The news to the north of us in Massachusetts is that the good people who once dumped tea in Boston harbor to protest taxes and an indifferent ruling power are once again upset by high taxes.
Like Connecticut, Massachusetts has been for many years a one party state. Like Connecticut, spending in Massachusetts has increased to a point where further increases threaten to beggar the population. Like Connecticut, the ruling powers occasionally take a break from spending to remind the people they are representing that they live in a representative democracy and can cashier their politicians whenever they like.
Unlike Connecticut, Massachusetts has a ballot initiative, a political instrument that can be used by voters to reduce their tax burden and send a message to fat, greedy politicians in the grip of special interests.
The axe the tax forces also have made a powerful argument for budget transparency:
And very shortly Massachusetts will use its ballot initiative to attempt to repeal the state income tax.
At which point one may expect business and industry in Connecticut to migrate north to the land of Sam Adams, whose stirring words are enshrined in the mast head of this blog: “If ye love wealth better than liberty, the tranquility of servitude than the animating contest of freedom, go from us in peace.
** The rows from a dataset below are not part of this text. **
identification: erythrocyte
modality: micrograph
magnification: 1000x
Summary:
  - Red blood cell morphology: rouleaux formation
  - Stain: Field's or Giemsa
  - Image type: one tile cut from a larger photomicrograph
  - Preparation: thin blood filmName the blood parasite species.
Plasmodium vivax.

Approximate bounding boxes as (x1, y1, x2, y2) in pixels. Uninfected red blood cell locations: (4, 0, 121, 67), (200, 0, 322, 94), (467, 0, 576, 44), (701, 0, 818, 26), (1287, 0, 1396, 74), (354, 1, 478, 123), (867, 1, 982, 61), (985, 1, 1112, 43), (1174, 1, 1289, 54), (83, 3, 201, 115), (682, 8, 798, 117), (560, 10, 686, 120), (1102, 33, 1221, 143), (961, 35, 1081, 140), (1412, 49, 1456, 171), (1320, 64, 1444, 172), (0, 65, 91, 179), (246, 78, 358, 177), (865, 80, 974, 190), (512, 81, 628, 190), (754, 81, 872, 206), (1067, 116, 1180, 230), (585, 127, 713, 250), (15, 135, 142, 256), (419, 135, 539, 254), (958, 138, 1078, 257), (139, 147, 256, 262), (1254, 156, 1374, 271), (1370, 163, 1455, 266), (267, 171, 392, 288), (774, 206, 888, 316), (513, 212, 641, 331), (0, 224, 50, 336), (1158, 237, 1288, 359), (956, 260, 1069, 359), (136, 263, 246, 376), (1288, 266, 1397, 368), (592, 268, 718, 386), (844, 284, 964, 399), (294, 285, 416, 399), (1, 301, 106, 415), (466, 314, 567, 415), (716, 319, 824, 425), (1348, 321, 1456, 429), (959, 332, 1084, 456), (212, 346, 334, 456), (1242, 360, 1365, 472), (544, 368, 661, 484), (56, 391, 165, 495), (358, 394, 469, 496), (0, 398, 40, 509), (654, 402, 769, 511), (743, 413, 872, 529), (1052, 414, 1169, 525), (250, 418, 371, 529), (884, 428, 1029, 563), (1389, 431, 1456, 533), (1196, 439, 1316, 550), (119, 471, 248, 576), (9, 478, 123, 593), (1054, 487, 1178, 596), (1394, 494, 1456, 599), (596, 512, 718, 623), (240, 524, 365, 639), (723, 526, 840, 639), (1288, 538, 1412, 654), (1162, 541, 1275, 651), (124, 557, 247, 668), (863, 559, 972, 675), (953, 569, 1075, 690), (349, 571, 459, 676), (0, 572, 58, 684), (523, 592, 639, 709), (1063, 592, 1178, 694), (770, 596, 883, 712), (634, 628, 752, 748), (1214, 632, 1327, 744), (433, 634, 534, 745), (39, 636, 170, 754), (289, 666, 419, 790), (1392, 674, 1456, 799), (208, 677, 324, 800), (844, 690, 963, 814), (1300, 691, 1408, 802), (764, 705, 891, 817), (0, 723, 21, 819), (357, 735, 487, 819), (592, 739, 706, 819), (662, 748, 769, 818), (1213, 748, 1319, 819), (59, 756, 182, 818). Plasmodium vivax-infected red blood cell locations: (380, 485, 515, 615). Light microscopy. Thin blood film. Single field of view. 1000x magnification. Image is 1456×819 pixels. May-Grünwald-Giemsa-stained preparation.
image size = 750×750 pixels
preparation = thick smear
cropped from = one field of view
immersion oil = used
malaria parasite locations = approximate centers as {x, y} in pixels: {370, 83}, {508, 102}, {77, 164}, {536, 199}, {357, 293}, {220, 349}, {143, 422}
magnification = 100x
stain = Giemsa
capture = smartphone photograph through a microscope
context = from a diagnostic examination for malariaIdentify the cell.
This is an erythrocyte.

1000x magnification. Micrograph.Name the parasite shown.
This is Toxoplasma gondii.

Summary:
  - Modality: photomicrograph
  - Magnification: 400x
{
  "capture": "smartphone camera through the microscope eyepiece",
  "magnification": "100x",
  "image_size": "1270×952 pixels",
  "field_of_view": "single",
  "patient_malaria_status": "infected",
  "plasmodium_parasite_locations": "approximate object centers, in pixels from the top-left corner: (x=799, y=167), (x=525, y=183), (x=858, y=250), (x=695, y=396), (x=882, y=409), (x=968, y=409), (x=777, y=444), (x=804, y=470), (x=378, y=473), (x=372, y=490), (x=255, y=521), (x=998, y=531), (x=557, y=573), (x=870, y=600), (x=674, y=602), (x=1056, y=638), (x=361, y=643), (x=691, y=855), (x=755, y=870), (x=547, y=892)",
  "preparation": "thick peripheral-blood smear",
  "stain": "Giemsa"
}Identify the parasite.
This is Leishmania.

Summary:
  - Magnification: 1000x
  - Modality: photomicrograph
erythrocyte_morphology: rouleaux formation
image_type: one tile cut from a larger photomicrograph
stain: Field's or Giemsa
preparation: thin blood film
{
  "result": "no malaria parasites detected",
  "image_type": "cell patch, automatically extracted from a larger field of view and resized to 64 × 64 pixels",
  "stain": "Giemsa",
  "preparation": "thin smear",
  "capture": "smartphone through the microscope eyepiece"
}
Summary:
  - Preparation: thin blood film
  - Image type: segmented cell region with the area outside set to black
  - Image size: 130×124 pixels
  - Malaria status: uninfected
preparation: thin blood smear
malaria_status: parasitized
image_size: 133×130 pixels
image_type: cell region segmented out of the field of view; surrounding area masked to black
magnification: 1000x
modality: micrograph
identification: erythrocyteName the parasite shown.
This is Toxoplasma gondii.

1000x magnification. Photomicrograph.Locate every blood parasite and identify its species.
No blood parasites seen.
We seek not your counsel or your arms. Crouch down and lick the hand that feeds you; may your chains set lightly upon you, and may posterity forget that ye were our countrymen!”
Very shortly in Connecticut, a measure to call a state constitutional convention will appear on the ballot. The question is required by law to appear on the state ballot once every 20 years. During such a convention, the state will be able to amend the constitution to allow for ballot initiative and state budget referendums.